Au passage, la gouvernance d’un protocole a une amplitude nettement moins importante que dans une société traditionnelle. En particulier, cette gouvernance ne pourra probablement pas faire basculer le protocole de son objet vers un autre objet. Ainsi, cette gouvernance n’aura pas la puissance de décision d’un Conseil d’Administration dans les milieux économiques traditionnels qui peut aller jusqu’à réorienter complètement les stratégies de développement.

Compte tenu des différences importantes, il semble naturel de chercher à pouvoir associer tout token à un de ces trois objectifs. Cela permettra d’assurer une meilleure lisibilité de chaque token pour les investisseurs.

2ème question : que peut-on faire avec un token ?
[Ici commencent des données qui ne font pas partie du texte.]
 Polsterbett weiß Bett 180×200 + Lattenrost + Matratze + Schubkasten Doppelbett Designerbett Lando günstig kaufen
Cette question est plus ardue dans le sens où le marché actuellement cherche absolument à trouver et valoriser toute source de valeur dans un protocole ou dans un écosystème. Pourtant, toute création de valeur ne peut pas être valorisée de manière indépendante. Par exemple, un token dont l’objectif est fonctionnel détient une très forte valeur car sans lui, le protocole ne peut pas fonctionner. Mais il ne détient aucune valeur réelle à l’extérieur de ce protocole. Donc, staker ou farmer ou trader ces tokens ne fait pas de sens économique.
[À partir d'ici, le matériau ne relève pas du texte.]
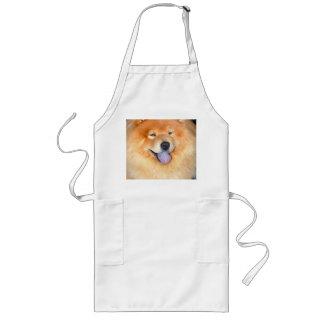 cc.png long apron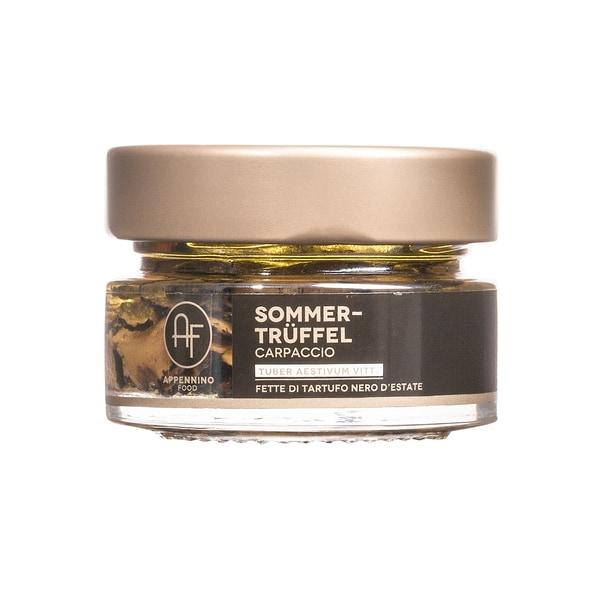 Appennino Sommertrüffel in Scheiben mit Olivenöl 50g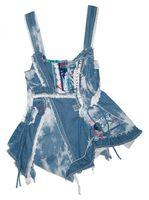 Damen Trägertop Ziernähte Batik-Look Blau Kordelzug Fransen Sommer Top Rüschen – Bild 1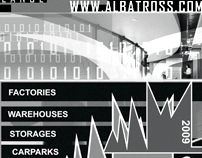 Albatross Security And Surveillance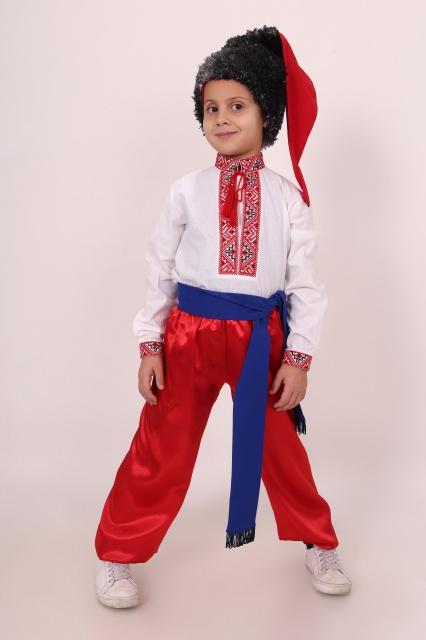 44e93e45aed9 Украинский национальный костюм для мальчика, цена 950.00 грн., фото ...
Autrement dit, si on recoupe avec les marchés financiers traditionnels, on pourrait dire :

  • Le coin Monnaie est celui qui donne une capacité d’échange avec les autres protocoles et les autres écosystèmes. Il doit pouvoir créer de la valeur au travers de son change (marché des changes) ou de son placement (marché de taux). Dans l’environnement crypto, le coin doit pouvoir être swappé, staké ou farmé.
  • Le token Fonctionnel ne devrait pas pouvoir être tradé sous aucune forme. Il a un objectif interne et il doit ainsi rester interne au protocole.
  • Le token Gouvernance présente le plus de similitudes avec une action traditionnelle. Il représente la valorisation du succès du protocole déployé. Par comparaison aux marchés traditionnels, l’investisseur ira rechercher plutôt une plus-value. Comme collatéral, il peut permettre au jeton sous-jacent de pouvoir générer un taux d’intérêt au travers d’une activité que l’on peut assimiler aux repos (repurchase agreement qui consiste dans la finance traditionnelle à recevoir de l’argent en contrepartie de la vente d’actifs, le plus souvent des actions, l’opération se débouclant par un rachat de ces même actions à la fin de l’opération mais l’achat est conclu dès le début).

Quels sont potentiellement les impacts ?

Tout d’abord, cela supposerait que tout protocole s’appuie sur un coin comme moyen d’échange. Comme l’a démontré le projet Terra Luna, la difficulté de créer son propre ecosystème à partir de rien et sans économie sous-jacente est très élevée. Les fondateurs de ce type de projet doivent faire face aux mêmes problématiques de manque d’attractivité que ceux rencontrés par les petits pays qui, sans une économie structurée, cherchent à attirer des investisseurs. C’est compliqué pour eux, malheureusement, mais pas impossible évidemment.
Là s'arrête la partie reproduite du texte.